Se le instaló en un rincón de la barraca en medio de un grupo de hombres a quienes su presencia parecía divertir y distraer. Silencioso e inmóvil, sentado sobre la paja y apoyando la espalda en los maderos, abría y cerraba los ojos perseguido siempre por la horrible visión de las víctimas y de aquellos que, a pesar suyo, habían sido sus verdugos. Su vecino inmediato era un hombre pequeño y encogido y cuya presencia notó Pedro a causa del acre olor de sudor que despedia su cuerpo a cada uno de sus movimientos. Pedro no podía verle a causa de la oscuridad, pero sentía instintivamente que aquel hombre levantaba a menudo la cabeza para mirarle. Mirando a hurtadillas a Pedro se quitó la estrecha banda de tela que envolvía sus pies, volvió a enrollarla lentamente y con el mayor cuidado y luego efectuó la misma operación con el otro pie. Aquellos tranquilos movimientos que se sucedían con asombrosa regularidad, ejercieron una influencia sedante sobre los nervios de Pedro. El hombrecito se instaló lo más cómodamente posible en su rincón y se dirigió a Pedro.

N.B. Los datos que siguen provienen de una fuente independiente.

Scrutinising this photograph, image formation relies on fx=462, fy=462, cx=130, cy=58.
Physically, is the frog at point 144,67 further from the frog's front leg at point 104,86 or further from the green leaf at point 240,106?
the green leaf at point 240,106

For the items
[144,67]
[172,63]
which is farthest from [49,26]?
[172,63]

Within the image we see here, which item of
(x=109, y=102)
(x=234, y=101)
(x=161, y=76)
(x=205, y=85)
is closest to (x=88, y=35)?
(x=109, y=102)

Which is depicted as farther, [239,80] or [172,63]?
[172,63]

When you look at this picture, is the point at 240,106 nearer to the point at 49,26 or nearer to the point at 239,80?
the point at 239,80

— ¿Ha sufrido usted muchas miserias, señor?

Había en aquella voz gangosa tal acento de simpatía y de bondad que en el momento que Pedro iba a contestarle, se le humedecieron los ojos. El hombrecito lo adivinó y para darle tiempo a que se recobrara, continuó:

— ¡Vamos, amigo mió, no se lo tome usted así ...! Se padece una hora y se vive un siglo. A Dios gracias no estamos muertos todavía. Entre los hombres los hay buenos y malos.

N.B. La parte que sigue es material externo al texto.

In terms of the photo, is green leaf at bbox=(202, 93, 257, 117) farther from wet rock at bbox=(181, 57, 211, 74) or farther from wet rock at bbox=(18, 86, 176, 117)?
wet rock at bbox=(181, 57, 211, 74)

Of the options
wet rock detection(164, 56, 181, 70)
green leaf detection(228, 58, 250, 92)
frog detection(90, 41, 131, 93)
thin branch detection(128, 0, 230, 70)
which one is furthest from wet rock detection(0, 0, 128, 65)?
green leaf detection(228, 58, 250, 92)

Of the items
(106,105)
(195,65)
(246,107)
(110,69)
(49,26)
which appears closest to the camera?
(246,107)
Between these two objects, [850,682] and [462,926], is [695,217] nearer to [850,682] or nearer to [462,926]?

Y diciendo esto se levantó con presteza y se alejó.

— ¡Ah! ¿Has vuelto ya, buena pieza? —dijo de pronto aquella voz simpática desde el otro extremo de la barraca—. ¡Has vuelto y eso es señal de que tienes buena memoria! —prosiguió el hombre, apartando con la mano a un perrito que daba saltos cerca de él.

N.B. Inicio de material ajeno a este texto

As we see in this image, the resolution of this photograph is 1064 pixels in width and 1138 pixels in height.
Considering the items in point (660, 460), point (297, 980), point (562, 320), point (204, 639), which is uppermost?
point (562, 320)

Luego volvió a su sitio llevando en la mano un paquete envuelto con un trapo.

— Coma usted, señor —dijo a Pedro, desenvolviendo el paquete y ofreciéndole patatas cocidas al homo—. Este mediodia hemos tenido sopa, pero estas patatas son excelentes.

Pedro no habia probado bocado en todo el día y aquel olor le cosquilleaba agradablemente el olfato. Dio las gracias al hombre y aceptó el ofrecimiento.

- ¿Y las coméis tal cual? —preguntó al hombre cogiendo una patata.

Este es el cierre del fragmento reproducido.